Working with AI Chats

Updated Guide Sept 2025

Core Principles

LLMs are predictors, not logic engines. They generate plausible answers, not guaranteed truths.
Still like a brilliant, distractible assistant. Fast, knowledgeable, but can lose track, misremember, or follow your lead even when you’re wrong.

Token windows are expanding rapidly:
- GPT‑5: ~256k tokens (standard), higher in some API tiers.
- GPT‑4.1 / GPT‑4o-mini: up to 1M tokens in enterprise contexts.
- Claude 4 / Claude Sonnet 4: ~200k–1M tokens depending on variant and plan.
- Gemini 2.5 Flash/Pro: ~1M tokens input, ~65k output (Flash documented).
- Qwen 2.5: ~32k tokens for 72B Instruct.
- Perplexity Sonar: ~128k tokens context reported.
Context drops still occur when limits are exceeded—older messages get truncated.
Best practice: Don’t rely on infinite context. Chunk long work, summarize checkpoints, and use external docs.

Memory features are rolling out broadly. Many models now:
- Remember preferences and style between sessions.
- Can be put into “private” or “incognito” mode.
Safety tuning is stronger: models hedge more, avoid risky content, and may refuse edge cases that older versions answered.

Models remain agreeable—may mirror your errors.
They are less likely to argue, more likely to hedge.
Rule of thumb:
- Trust for brainstorming, summarization, code scaffolding.
- Verify for math, logic, critical facts.

Model	Max Tokens (Context Window)	Output Limit	Memory	Tools	Notes / Caveats
GPT‑3.5	~16k	~4k–8k typical	No	Limited	Fast, shallow; context limited vs newer models
GPT‑4‑turbo	~128k	~8k–16k typical	Yes	Yes	Stable for deep context; widely used baseline
GPT‑4.1 family	Up to ~1M (enterprise/API)	~32k output	Yes	Yes	Highest OpenAI context, but availability varies by plan
GPT‑5	~256k (standard)	Unclear; likely ~32k	Yes	Yes	Reported new limit; higher tiers may extend
GPT‑4o / 4o‑mini	~128k	Lower output in UI	Yes	Yes	Fast, multimodal; many free plans still capped lower
Claude 4 (Opus/Sonnet)	~200k–1M depending on tier	~64k output	Yes	Varies	Some docs cite 200k, Anthropic announced 1M for Sonnet 4; plan dependent
Gemini 2.5 Flash	1,048,576 input	~65k output	Yes	Yes	Google‑documented; API only; Flash = speed optimized
Gemini 2.5 Pro	~1M (reported)	Not clearly specified	Yes	Yes	Output caps unclear; varies by tier and preview vs GA
Qwen 2.5 (72B Instruct)	~32k	Not published	Varies	Varies	Numbers from model cards; enterprise variants may differ
Perplexity Sonar	~128k	Not published	Varies	Yes	Context limit reported; output cap undocumented

Important caveats:

Many limits apply only to paid/enterprise tiers.
Output often capped lower than input windows.
UI versions may expose far smaller windows than API.
“Million token” contexts are real but not always reliable in practice; performance can degrade.

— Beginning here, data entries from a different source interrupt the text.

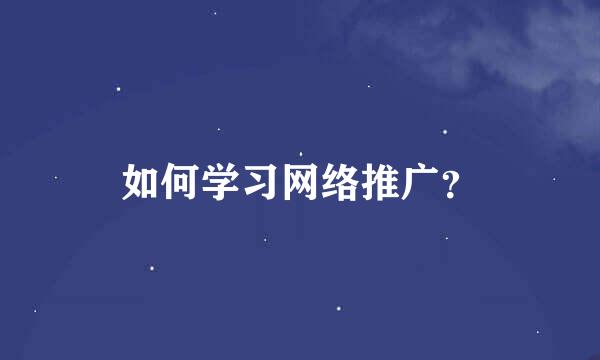 如何学习网络推广?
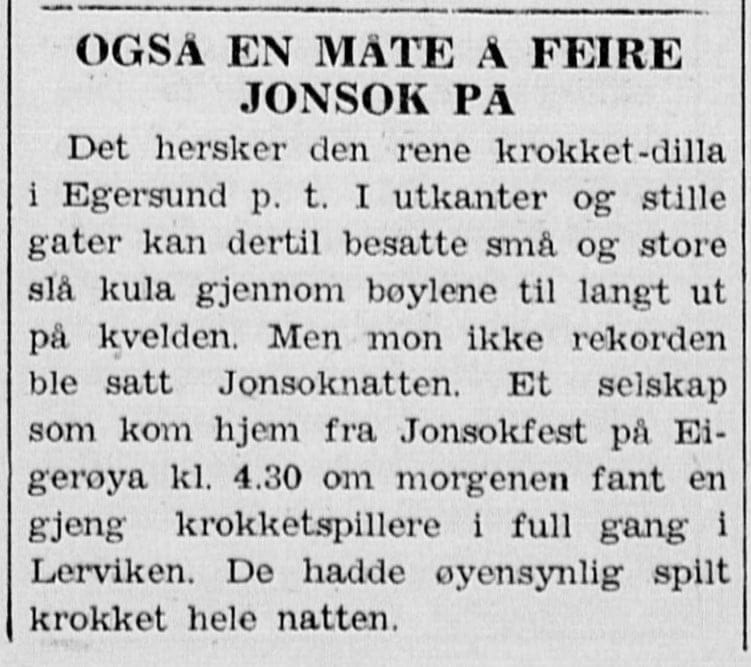 OGSÅ EN MÅTE Å FEIRE JONSOK PÅ

Det hersker den rene krokket-dilla i Egersund p. t. I utkanter og stille gater kan dertil besatte små og store slå kula gjennom bøylene til langt ut på kvelden. Men mon ikke rekorden ble satt Jonsoknatten. Et selskap som kom hjem fra Jonsokfest på Eigerøya kl. 4.30 om morgenen fant en gjeng krokketspillere i full gang i Lerviken. De hadde øyensynlig spilt krokket hele natten.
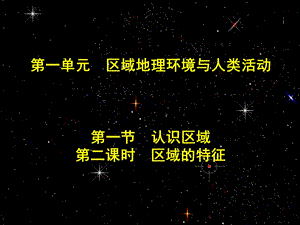 第一单元　区域地理环境与人类活动

第一节　认识区域
第二课时　区域的特征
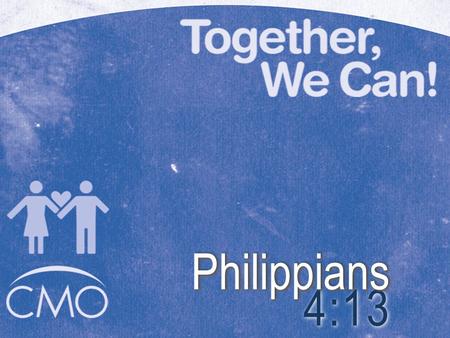 Together,
We Can!

CMO

Philippians
4:13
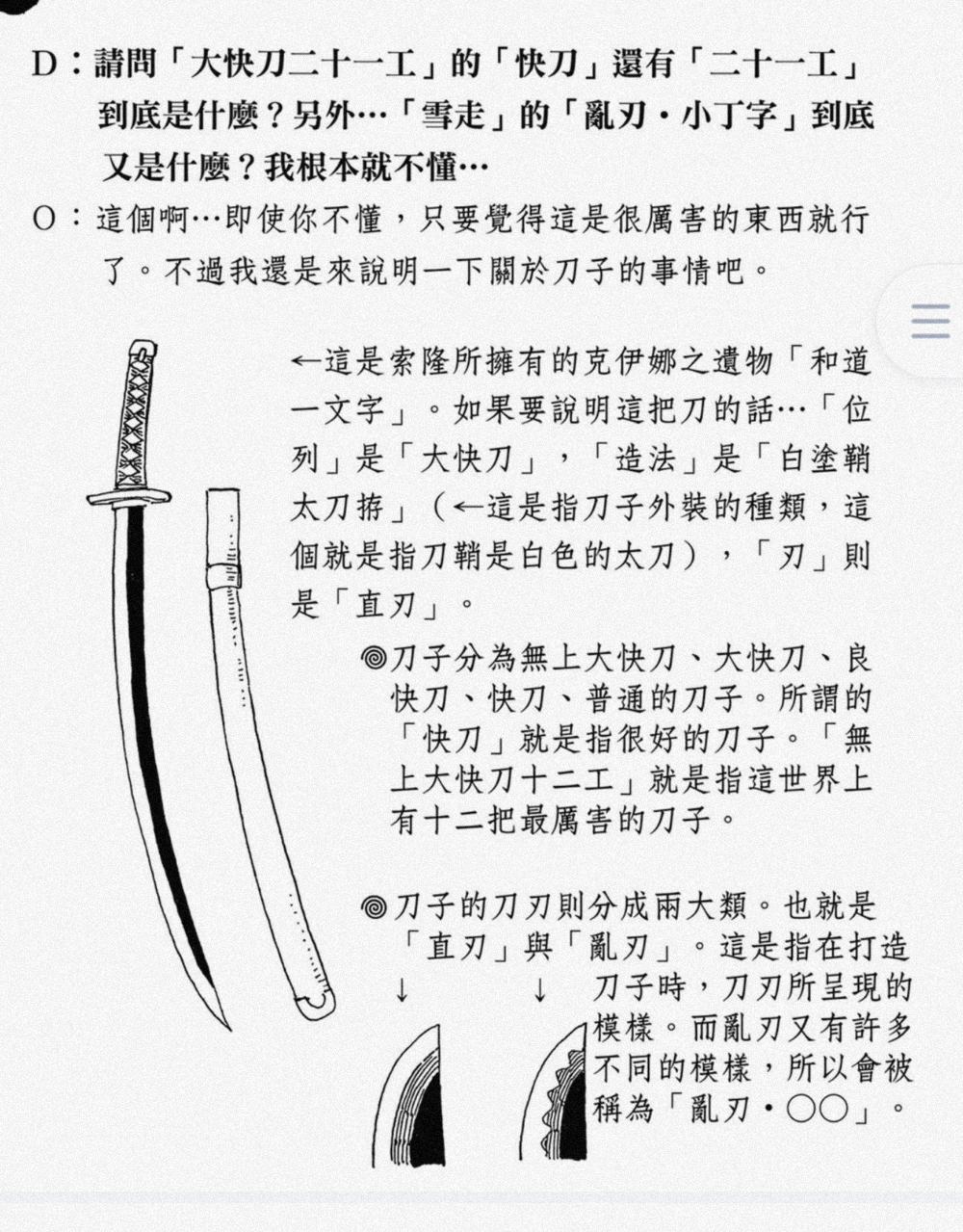 D：請問「大快刀二十一工」的「快刀」還有「二十一工」到底是什麼？另外…「雪走」的「亂刃・小丁字」到底又是什麼？我根本就不懂…

O：這個啊…即使你不懂，只要覺得這是很厲害的東西就行了。不過我還是來說明一下關於刀子的事情吧。

←這是索隆所擁有的克伊娜之遺物「和道一文字」。如果要說明這把刀的話…「位列」是「大快刀」，「造法」是「白塗鞘太刀拵」（←這是指刀子外裝的種類，這個就是指刀鞘是白色的太刀），「刃」則是「直刃」。

◎刀子分為無上大快刀、大快刀、良快刀、快刀、普通的刀子。所謂的「快刀」就是指很好的刀子。「無上大快刀十二工」就是指這世界上有十二把最厲害的刀子。

◎刀子的刀刃則分成兩大類。也就是「直刃」與「亂刃」。這是指在打造刀子時，刀刃所呈現的模樣。而亂刃又有許多不同的模樣，所以會被稱為「亂刃・○○」。

↓ ↓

Uploading many files increases confusion and token load.
Best practice:
- Work with 2–3 files at a time.
- Use phased comparisons (A vs B, then compare with C).
Modalities now matter:
- Images: OCR quality impacts parsing.
- Audio/video: transcription may drop detail.

Good at pattern math, bad at symbolic manipulation.
Multi-step logic still fragile without explicit scaffolding.
Better option:
- Ask for code to compute results.
- Use external math engines for reliability.

Costs: Longer contexts = higher cost. Be conscious of diminishing returns.
Privacy: Many providers now use chats for training unless you opt out. Review policies.
Safety: Guardrails can change without notice—what worked last month may be blocked today.

Tokenization still varies by model and platform.
Special characters, hyphens, and punctuation can inflate counts.
Symptoms of hitting limits:
- Truncated or partial code.
- Lost references to earlier variables.
Mitigation:
- Use explicit requests for “complete code”.
- Provide earlier snippets manually.
- Break large codebases into modules.